Ретроспектива | страница 8



Попросту говоря, это были вещи, которым хотелось быть. Всякие обломки и обрывки, которые просили меня сложить их вместе вот так и вот этак.

Часто я сам поражался хитроумию моих рук.

Они придумали способ соединять тростинки аангали, не используя между ними креплений. Заключали синие маки в роскошные птичьи клетки, плетенные из ивы. Подвешивали под сенью деревьев трафареты, превращавшие абстракционистские пятна птичьих приношений в узоры на земле.

Полные пустяки, один словом. Так, забава, безделица… (Поэтому вообразите мое изумление, когда много позднее на них набрел знаменитый куратор и этнолог доктор миссис Сарью В. Тамхан, и невероятный шум, который они наделали…)

Почему же я тут о них заговорил? И зачем я вообще ими занимался?

Понятно: я еще не написал ее имя.

Вот оно: Рани. Моя царица…

Если, как предполагает кое-кто из зоологов, искусство — это наша разновидность брачного танца, то именно жена мистера К. С. Димакакариакарты первой подвигла меня тогда на прыжки с растопыриванием перышек. Вдохновила меня на украшение моего гнезда…

Даже и сейчас она стоит перед моими глазами, ее радужное свечение впечатано в изнанку моих глаз; шелест материи — ее сари, ее чоли, ее одхани — переливисто-синие, как эмаль по меди…

А ее смех! — смешок гобоя. Как она покачивала головой, восхищаясь какой-нибудь заковыристой игрушкой моей конструкции!

Такая изгибистая она была, такая изогнуто-выгнутая, округлее любого круга! Выпуклости, терзающие человеческое сердце. В бедрах широкая; а какая полнокровная, какая медоточивая грудь! Улыбка пухлощекая в ямочках.

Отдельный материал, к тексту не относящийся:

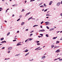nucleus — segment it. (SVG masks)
Returning <instances> with one entry per match:
<instances>
[{
    "label": "nucleus",
    "mask_w": 62,
    "mask_h": 62,
    "mask_svg": "<svg viewBox=\"0 0 62 62\" xmlns=\"http://www.w3.org/2000/svg\"><path fill=\"white\" fill-rule=\"evenodd\" d=\"M40 35L41 36H43V34H40Z\"/></svg>",
    "instance_id": "35"
},
{
    "label": "nucleus",
    "mask_w": 62,
    "mask_h": 62,
    "mask_svg": "<svg viewBox=\"0 0 62 62\" xmlns=\"http://www.w3.org/2000/svg\"><path fill=\"white\" fill-rule=\"evenodd\" d=\"M32 40V39H31V38H30V40L31 41V40Z\"/></svg>",
    "instance_id": "38"
},
{
    "label": "nucleus",
    "mask_w": 62,
    "mask_h": 62,
    "mask_svg": "<svg viewBox=\"0 0 62 62\" xmlns=\"http://www.w3.org/2000/svg\"><path fill=\"white\" fill-rule=\"evenodd\" d=\"M54 45H52L51 46V47H52V48H53V47H54Z\"/></svg>",
    "instance_id": "22"
},
{
    "label": "nucleus",
    "mask_w": 62,
    "mask_h": 62,
    "mask_svg": "<svg viewBox=\"0 0 62 62\" xmlns=\"http://www.w3.org/2000/svg\"><path fill=\"white\" fill-rule=\"evenodd\" d=\"M59 43V41H57L56 42V44H57V43Z\"/></svg>",
    "instance_id": "7"
},
{
    "label": "nucleus",
    "mask_w": 62,
    "mask_h": 62,
    "mask_svg": "<svg viewBox=\"0 0 62 62\" xmlns=\"http://www.w3.org/2000/svg\"><path fill=\"white\" fill-rule=\"evenodd\" d=\"M40 27L41 28H42V26H40Z\"/></svg>",
    "instance_id": "54"
},
{
    "label": "nucleus",
    "mask_w": 62,
    "mask_h": 62,
    "mask_svg": "<svg viewBox=\"0 0 62 62\" xmlns=\"http://www.w3.org/2000/svg\"><path fill=\"white\" fill-rule=\"evenodd\" d=\"M50 22H46L45 23H48H48H49Z\"/></svg>",
    "instance_id": "15"
},
{
    "label": "nucleus",
    "mask_w": 62,
    "mask_h": 62,
    "mask_svg": "<svg viewBox=\"0 0 62 62\" xmlns=\"http://www.w3.org/2000/svg\"><path fill=\"white\" fill-rule=\"evenodd\" d=\"M46 28H47V29H49V27L48 26H46Z\"/></svg>",
    "instance_id": "34"
},
{
    "label": "nucleus",
    "mask_w": 62,
    "mask_h": 62,
    "mask_svg": "<svg viewBox=\"0 0 62 62\" xmlns=\"http://www.w3.org/2000/svg\"><path fill=\"white\" fill-rule=\"evenodd\" d=\"M46 16H51V15H50L49 14H47Z\"/></svg>",
    "instance_id": "24"
},
{
    "label": "nucleus",
    "mask_w": 62,
    "mask_h": 62,
    "mask_svg": "<svg viewBox=\"0 0 62 62\" xmlns=\"http://www.w3.org/2000/svg\"><path fill=\"white\" fill-rule=\"evenodd\" d=\"M19 31H18L17 32V33H19Z\"/></svg>",
    "instance_id": "61"
},
{
    "label": "nucleus",
    "mask_w": 62,
    "mask_h": 62,
    "mask_svg": "<svg viewBox=\"0 0 62 62\" xmlns=\"http://www.w3.org/2000/svg\"><path fill=\"white\" fill-rule=\"evenodd\" d=\"M12 6L13 7H15V5H12Z\"/></svg>",
    "instance_id": "49"
},
{
    "label": "nucleus",
    "mask_w": 62,
    "mask_h": 62,
    "mask_svg": "<svg viewBox=\"0 0 62 62\" xmlns=\"http://www.w3.org/2000/svg\"><path fill=\"white\" fill-rule=\"evenodd\" d=\"M27 15H28L27 14L26 15H25V17H26V16H27Z\"/></svg>",
    "instance_id": "46"
},
{
    "label": "nucleus",
    "mask_w": 62,
    "mask_h": 62,
    "mask_svg": "<svg viewBox=\"0 0 62 62\" xmlns=\"http://www.w3.org/2000/svg\"><path fill=\"white\" fill-rule=\"evenodd\" d=\"M28 55L27 54H26L25 55V56H26V55Z\"/></svg>",
    "instance_id": "52"
},
{
    "label": "nucleus",
    "mask_w": 62,
    "mask_h": 62,
    "mask_svg": "<svg viewBox=\"0 0 62 62\" xmlns=\"http://www.w3.org/2000/svg\"><path fill=\"white\" fill-rule=\"evenodd\" d=\"M62 22V21H59V22Z\"/></svg>",
    "instance_id": "55"
},
{
    "label": "nucleus",
    "mask_w": 62,
    "mask_h": 62,
    "mask_svg": "<svg viewBox=\"0 0 62 62\" xmlns=\"http://www.w3.org/2000/svg\"><path fill=\"white\" fill-rule=\"evenodd\" d=\"M41 48H39V50H41Z\"/></svg>",
    "instance_id": "43"
},
{
    "label": "nucleus",
    "mask_w": 62,
    "mask_h": 62,
    "mask_svg": "<svg viewBox=\"0 0 62 62\" xmlns=\"http://www.w3.org/2000/svg\"><path fill=\"white\" fill-rule=\"evenodd\" d=\"M44 7H45V8L47 7V5H46L45 4H44Z\"/></svg>",
    "instance_id": "10"
},
{
    "label": "nucleus",
    "mask_w": 62,
    "mask_h": 62,
    "mask_svg": "<svg viewBox=\"0 0 62 62\" xmlns=\"http://www.w3.org/2000/svg\"><path fill=\"white\" fill-rule=\"evenodd\" d=\"M16 45L17 46H19V45H20V44L19 43H18Z\"/></svg>",
    "instance_id": "26"
},
{
    "label": "nucleus",
    "mask_w": 62,
    "mask_h": 62,
    "mask_svg": "<svg viewBox=\"0 0 62 62\" xmlns=\"http://www.w3.org/2000/svg\"><path fill=\"white\" fill-rule=\"evenodd\" d=\"M13 41H17L16 40H13Z\"/></svg>",
    "instance_id": "40"
},
{
    "label": "nucleus",
    "mask_w": 62,
    "mask_h": 62,
    "mask_svg": "<svg viewBox=\"0 0 62 62\" xmlns=\"http://www.w3.org/2000/svg\"><path fill=\"white\" fill-rule=\"evenodd\" d=\"M33 35V34H30V36H32Z\"/></svg>",
    "instance_id": "42"
},
{
    "label": "nucleus",
    "mask_w": 62,
    "mask_h": 62,
    "mask_svg": "<svg viewBox=\"0 0 62 62\" xmlns=\"http://www.w3.org/2000/svg\"><path fill=\"white\" fill-rule=\"evenodd\" d=\"M4 22H5V23H7V21L6 20L4 21Z\"/></svg>",
    "instance_id": "53"
},
{
    "label": "nucleus",
    "mask_w": 62,
    "mask_h": 62,
    "mask_svg": "<svg viewBox=\"0 0 62 62\" xmlns=\"http://www.w3.org/2000/svg\"><path fill=\"white\" fill-rule=\"evenodd\" d=\"M38 26V25H34L33 27H36V26Z\"/></svg>",
    "instance_id": "13"
},
{
    "label": "nucleus",
    "mask_w": 62,
    "mask_h": 62,
    "mask_svg": "<svg viewBox=\"0 0 62 62\" xmlns=\"http://www.w3.org/2000/svg\"><path fill=\"white\" fill-rule=\"evenodd\" d=\"M22 15H20V16H19V18H22Z\"/></svg>",
    "instance_id": "21"
},
{
    "label": "nucleus",
    "mask_w": 62,
    "mask_h": 62,
    "mask_svg": "<svg viewBox=\"0 0 62 62\" xmlns=\"http://www.w3.org/2000/svg\"><path fill=\"white\" fill-rule=\"evenodd\" d=\"M60 52V50L59 49H58L55 51V53H59Z\"/></svg>",
    "instance_id": "1"
},
{
    "label": "nucleus",
    "mask_w": 62,
    "mask_h": 62,
    "mask_svg": "<svg viewBox=\"0 0 62 62\" xmlns=\"http://www.w3.org/2000/svg\"><path fill=\"white\" fill-rule=\"evenodd\" d=\"M53 3V1H51L49 3V5H52V4Z\"/></svg>",
    "instance_id": "5"
},
{
    "label": "nucleus",
    "mask_w": 62,
    "mask_h": 62,
    "mask_svg": "<svg viewBox=\"0 0 62 62\" xmlns=\"http://www.w3.org/2000/svg\"><path fill=\"white\" fill-rule=\"evenodd\" d=\"M2 50H3V49H5V47H3L2 48Z\"/></svg>",
    "instance_id": "41"
},
{
    "label": "nucleus",
    "mask_w": 62,
    "mask_h": 62,
    "mask_svg": "<svg viewBox=\"0 0 62 62\" xmlns=\"http://www.w3.org/2000/svg\"><path fill=\"white\" fill-rule=\"evenodd\" d=\"M37 45H40V44L39 43H37Z\"/></svg>",
    "instance_id": "23"
},
{
    "label": "nucleus",
    "mask_w": 62,
    "mask_h": 62,
    "mask_svg": "<svg viewBox=\"0 0 62 62\" xmlns=\"http://www.w3.org/2000/svg\"><path fill=\"white\" fill-rule=\"evenodd\" d=\"M50 31H52V29H50Z\"/></svg>",
    "instance_id": "58"
},
{
    "label": "nucleus",
    "mask_w": 62,
    "mask_h": 62,
    "mask_svg": "<svg viewBox=\"0 0 62 62\" xmlns=\"http://www.w3.org/2000/svg\"><path fill=\"white\" fill-rule=\"evenodd\" d=\"M54 28H52V30H54Z\"/></svg>",
    "instance_id": "44"
},
{
    "label": "nucleus",
    "mask_w": 62,
    "mask_h": 62,
    "mask_svg": "<svg viewBox=\"0 0 62 62\" xmlns=\"http://www.w3.org/2000/svg\"><path fill=\"white\" fill-rule=\"evenodd\" d=\"M27 41H28V39H27L26 40H25V42H26Z\"/></svg>",
    "instance_id": "33"
},
{
    "label": "nucleus",
    "mask_w": 62,
    "mask_h": 62,
    "mask_svg": "<svg viewBox=\"0 0 62 62\" xmlns=\"http://www.w3.org/2000/svg\"><path fill=\"white\" fill-rule=\"evenodd\" d=\"M31 61H33V60H34V59H32L31 60Z\"/></svg>",
    "instance_id": "59"
},
{
    "label": "nucleus",
    "mask_w": 62,
    "mask_h": 62,
    "mask_svg": "<svg viewBox=\"0 0 62 62\" xmlns=\"http://www.w3.org/2000/svg\"><path fill=\"white\" fill-rule=\"evenodd\" d=\"M14 15H13L12 16V17H14Z\"/></svg>",
    "instance_id": "56"
},
{
    "label": "nucleus",
    "mask_w": 62,
    "mask_h": 62,
    "mask_svg": "<svg viewBox=\"0 0 62 62\" xmlns=\"http://www.w3.org/2000/svg\"><path fill=\"white\" fill-rule=\"evenodd\" d=\"M60 40H62V38H61V39H60Z\"/></svg>",
    "instance_id": "64"
},
{
    "label": "nucleus",
    "mask_w": 62,
    "mask_h": 62,
    "mask_svg": "<svg viewBox=\"0 0 62 62\" xmlns=\"http://www.w3.org/2000/svg\"><path fill=\"white\" fill-rule=\"evenodd\" d=\"M41 36H38V37H39V38H40V37H41Z\"/></svg>",
    "instance_id": "47"
},
{
    "label": "nucleus",
    "mask_w": 62,
    "mask_h": 62,
    "mask_svg": "<svg viewBox=\"0 0 62 62\" xmlns=\"http://www.w3.org/2000/svg\"><path fill=\"white\" fill-rule=\"evenodd\" d=\"M46 57L45 56H43L42 57H41V59H44Z\"/></svg>",
    "instance_id": "3"
},
{
    "label": "nucleus",
    "mask_w": 62,
    "mask_h": 62,
    "mask_svg": "<svg viewBox=\"0 0 62 62\" xmlns=\"http://www.w3.org/2000/svg\"><path fill=\"white\" fill-rule=\"evenodd\" d=\"M34 32V31H31V32Z\"/></svg>",
    "instance_id": "62"
},
{
    "label": "nucleus",
    "mask_w": 62,
    "mask_h": 62,
    "mask_svg": "<svg viewBox=\"0 0 62 62\" xmlns=\"http://www.w3.org/2000/svg\"><path fill=\"white\" fill-rule=\"evenodd\" d=\"M36 42L37 43H39V41H36Z\"/></svg>",
    "instance_id": "27"
},
{
    "label": "nucleus",
    "mask_w": 62,
    "mask_h": 62,
    "mask_svg": "<svg viewBox=\"0 0 62 62\" xmlns=\"http://www.w3.org/2000/svg\"><path fill=\"white\" fill-rule=\"evenodd\" d=\"M59 47H60L59 46H55V47H54V49H55V48H58Z\"/></svg>",
    "instance_id": "6"
},
{
    "label": "nucleus",
    "mask_w": 62,
    "mask_h": 62,
    "mask_svg": "<svg viewBox=\"0 0 62 62\" xmlns=\"http://www.w3.org/2000/svg\"><path fill=\"white\" fill-rule=\"evenodd\" d=\"M46 37H49V36H48V34H46Z\"/></svg>",
    "instance_id": "20"
},
{
    "label": "nucleus",
    "mask_w": 62,
    "mask_h": 62,
    "mask_svg": "<svg viewBox=\"0 0 62 62\" xmlns=\"http://www.w3.org/2000/svg\"><path fill=\"white\" fill-rule=\"evenodd\" d=\"M48 24H48V23H47L46 24V25H48Z\"/></svg>",
    "instance_id": "50"
},
{
    "label": "nucleus",
    "mask_w": 62,
    "mask_h": 62,
    "mask_svg": "<svg viewBox=\"0 0 62 62\" xmlns=\"http://www.w3.org/2000/svg\"><path fill=\"white\" fill-rule=\"evenodd\" d=\"M4 39V38H1L0 40H3Z\"/></svg>",
    "instance_id": "11"
},
{
    "label": "nucleus",
    "mask_w": 62,
    "mask_h": 62,
    "mask_svg": "<svg viewBox=\"0 0 62 62\" xmlns=\"http://www.w3.org/2000/svg\"><path fill=\"white\" fill-rule=\"evenodd\" d=\"M40 7H42V8H44V6L43 5H42V6H40Z\"/></svg>",
    "instance_id": "16"
},
{
    "label": "nucleus",
    "mask_w": 62,
    "mask_h": 62,
    "mask_svg": "<svg viewBox=\"0 0 62 62\" xmlns=\"http://www.w3.org/2000/svg\"><path fill=\"white\" fill-rule=\"evenodd\" d=\"M27 49H26V50L24 51L25 52H27L28 51V50H27Z\"/></svg>",
    "instance_id": "14"
},
{
    "label": "nucleus",
    "mask_w": 62,
    "mask_h": 62,
    "mask_svg": "<svg viewBox=\"0 0 62 62\" xmlns=\"http://www.w3.org/2000/svg\"><path fill=\"white\" fill-rule=\"evenodd\" d=\"M30 19H31V18H29L28 19V21H29Z\"/></svg>",
    "instance_id": "39"
},
{
    "label": "nucleus",
    "mask_w": 62,
    "mask_h": 62,
    "mask_svg": "<svg viewBox=\"0 0 62 62\" xmlns=\"http://www.w3.org/2000/svg\"><path fill=\"white\" fill-rule=\"evenodd\" d=\"M4 43L5 42V43H6L7 42H6L5 40H4Z\"/></svg>",
    "instance_id": "45"
},
{
    "label": "nucleus",
    "mask_w": 62,
    "mask_h": 62,
    "mask_svg": "<svg viewBox=\"0 0 62 62\" xmlns=\"http://www.w3.org/2000/svg\"><path fill=\"white\" fill-rule=\"evenodd\" d=\"M12 49V47H9L8 49V50L10 51V50H11Z\"/></svg>",
    "instance_id": "2"
},
{
    "label": "nucleus",
    "mask_w": 62,
    "mask_h": 62,
    "mask_svg": "<svg viewBox=\"0 0 62 62\" xmlns=\"http://www.w3.org/2000/svg\"><path fill=\"white\" fill-rule=\"evenodd\" d=\"M44 23V22H41V24H42L43 23Z\"/></svg>",
    "instance_id": "37"
},
{
    "label": "nucleus",
    "mask_w": 62,
    "mask_h": 62,
    "mask_svg": "<svg viewBox=\"0 0 62 62\" xmlns=\"http://www.w3.org/2000/svg\"><path fill=\"white\" fill-rule=\"evenodd\" d=\"M43 4V3L41 2L40 4H39V6H40V5H42Z\"/></svg>",
    "instance_id": "18"
},
{
    "label": "nucleus",
    "mask_w": 62,
    "mask_h": 62,
    "mask_svg": "<svg viewBox=\"0 0 62 62\" xmlns=\"http://www.w3.org/2000/svg\"><path fill=\"white\" fill-rule=\"evenodd\" d=\"M20 55V54H16L15 55V56H19V55Z\"/></svg>",
    "instance_id": "12"
},
{
    "label": "nucleus",
    "mask_w": 62,
    "mask_h": 62,
    "mask_svg": "<svg viewBox=\"0 0 62 62\" xmlns=\"http://www.w3.org/2000/svg\"><path fill=\"white\" fill-rule=\"evenodd\" d=\"M62 60V59H59V60Z\"/></svg>",
    "instance_id": "60"
},
{
    "label": "nucleus",
    "mask_w": 62,
    "mask_h": 62,
    "mask_svg": "<svg viewBox=\"0 0 62 62\" xmlns=\"http://www.w3.org/2000/svg\"><path fill=\"white\" fill-rule=\"evenodd\" d=\"M60 2H59L57 3V6L59 7V5H60Z\"/></svg>",
    "instance_id": "4"
},
{
    "label": "nucleus",
    "mask_w": 62,
    "mask_h": 62,
    "mask_svg": "<svg viewBox=\"0 0 62 62\" xmlns=\"http://www.w3.org/2000/svg\"><path fill=\"white\" fill-rule=\"evenodd\" d=\"M61 4H62V1H61Z\"/></svg>",
    "instance_id": "63"
},
{
    "label": "nucleus",
    "mask_w": 62,
    "mask_h": 62,
    "mask_svg": "<svg viewBox=\"0 0 62 62\" xmlns=\"http://www.w3.org/2000/svg\"><path fill=\"white\" fill-rule=\"evenodd\" d=\"M47 9H46V10H45L44 11V12H45V11H47Z\"/></svg>",
    "instance_id": "36"
},
{
    "label": "nucleus",
    "mask_w": 62,
    "mask_h": 62,
    "mask_svg": "<svg viewBox=\"0 0 62 62\" xmlns=\"http://www.w3.org/2000/svg\"><path fill=\"white\" fill-rule=\"evenodd\" d=\"M26 31H28V29H26Z\"/></svg>",
    "instance_id": "48"
},
{
    "label": "nucleus",
    "mask_w": 62,
    "mask_h": 62,
    "mask_svg": "<svg viewBox=\"0 0 62 62\" xmlns=\"http://www.w3.org/2000/svg\"><path fill=\"white\" fill-rule=\"evenodd\" d=\"M4 43V41H2L0 43Z\"/></svg>",
    "instance_id": "31"
},
{
    "label": "nucleus",
    "mask_w": 62,
    "mask_h": 62,
    "mask_svg": "<svg viewBox=\"0 0 62 62\" xmlns=\"http://www.w3.org/2000/svg\"><path fill=\"white\" fill-rule=\"evenodd\" d=\"M10 51H9L8 52V53H10Z\"/></svg>",
    "instance_id": "51"
},
{
    "label": "nucleus",
    "mask_w": 62,
    "mask_h": 62,
    "mask_svg": "<svg viewBox=\"0 0 62 62\" xmlns=\"http://www.w3.org/2000/svg\"><path fill=\"white\" fill-rule=\"evenodd\" d=\"M10 34V32H9L7 34V36H8Z\"/></svg>",
    "instance_id": "17"
},
{
    "label": "nucleus",
    "mask_w": 62,
    "mask_h": 62,
    "mask_svg": "<svg viewBox=\"0 0 62 62\" xmlns=\"http://www.w3.org/2000/svg\"><path fill=\"white\" fill-rule=\"evenodd\" d=\"M32 1H35V0H30V2H32Z\"/></svg>",
    "instance_id": "30"
},
{
    "label": "nucleus",
    "mask_w": 62,
    "mask_h": 62,
    "mask_svg": "<svg viewBox=\"0 0 62 62\" xmlns=\"http://www.w3.org/2000/svg\"><path fill=\"white\" fill-rule=\"evenodd\" d=\"M24 24V22H22L21 23V25H23V24Z\"/></svg>",
    "instance_id": "8"
},
{
    "label": "nucleus",
    "mask_w": 62,
    "mask_h": 62,
    "mask_svg": "<svg viewBox=\"0 0 62 62\" xmlns=\"http://www.w3.org/2000/svg\"><path fill=\"white\" fill-rule=\"evenodd\" d=\"M28 39V40H30V38H28V39Z\"/></svg>",
    "instance_id": "57"
},
{
    "label": "nucleus",
    "mask_w": 62,
    "mask_h": 62,
    "mask_svg": "<svg viewBox=\"0 0 62 62\" xmlns=\"http://www.w3.org/2000/svg\"><path fill=\"white\" fill-rule=\"evenodd\" d=\"M57 38V37H54L53 38V39H56V38Z\"/></svg>",
    "instance_id": "9"
},
{
    "label": "nucleus",
    "mask_w": 62,
    "mask_h": 62,
    "mask_svg": "<svg viewBox=\"0 0 62 62\" xmlns=\"http://www.w3.org/2000/svg\"><path fill=\"white\" fill-rule=\"evenodd\" d=\"M41 30L42 31V32H43V31H45V30Z\"/></svg>",
    "instance_id": "25"
},
{
    "label": "nucleus",
    "mask_w": 62,
    "mask_h": 62,
    "mask_svg": "<svg viewBox=\"0 0 62 62\" xmlns=\"http://www.w3.org/2000/svg\"><path fill=\"white\" fill-rule=\"evenodd\" d=\"M20 18H19L17 20V21H19V20H20Z\"/></svg>",
    "instance_id": "32"
},
{
    "label": "nucleus",
    "mask_w": 62,
    "mask_h": 62,
    "mask_svg": "<svg viewBox=\"0 0 62 62\" xmlns=\"http://www.w3.org/2000/svg\"><path fill=\"white\" fill-rule=\"evenodd\" d=\"M9 8H8L7 10H6V12H7L8 11V10H9Z\"/></svg>",
    "instance_id": "29"
},
{
    "label": "nucleus",
    "mask_w": 62,
    "mask_h": 62,
    "mask_svg": "<svg viewBox=\"0 0 62 62\" xmlns=\"http://www.w3.org/2000/svg\"><path fill=\"white\" fill-rule=\"evenodd\" d=\"M30 13H31L30 12H29L27 13V14L28 15L29 14H30Z\"/></svg>",
    "instance_id": "28"
},
{
    "label": "nucleus",
    "mask_w": 62,
    "mask_h": 62,
    "mask_svg": "<svg viewBox=\"0 0 62 62\" xmlns=\"http://www.w3.org/2000/svg\"><path fill=\"white\" fill-rule=\"evenodd\" d=\"M24 10H25L24 9H22L21 12H23V11H24Z\"/></svg>",
    "instance_id": "19"
}]
</instances>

Кожа цвета корицы, несравненная в своей сытой мягкости. А когда она выходила танцевать, о! — когда вечерами она выступала вперед, а мы выбивали ритм ладонями! Такое красноречивое тело, столько норова в наклоне головы, во взгляде из-под ресниц! — столько новизны в древних жестах, выразителях глубоко-женской Тайны, перед которой даже Господь Шива мог только подавить вздох в своем синем горле и покориться…

Уж если я, птица невеликого полета, не мог завлечь такую красоту, то уж муж ее и подавно: складки кожи на шее в пятнах пигментации, жирные, избалованные мочки ушей и вытянутая вдоль верхняя губа придавали ему сходство с перепуганной черепахой.

Со временем мое искусство достигло своей цели (хотя мое искусство меркло, ничтожное в сравнении с ее мастерством) — и наконец, однажды ночью, она пришла. Ее вхождение в мою хибарку сопровождалось японским восклицанием «шиин!» — звукоподражанием отсутствию всякого звука.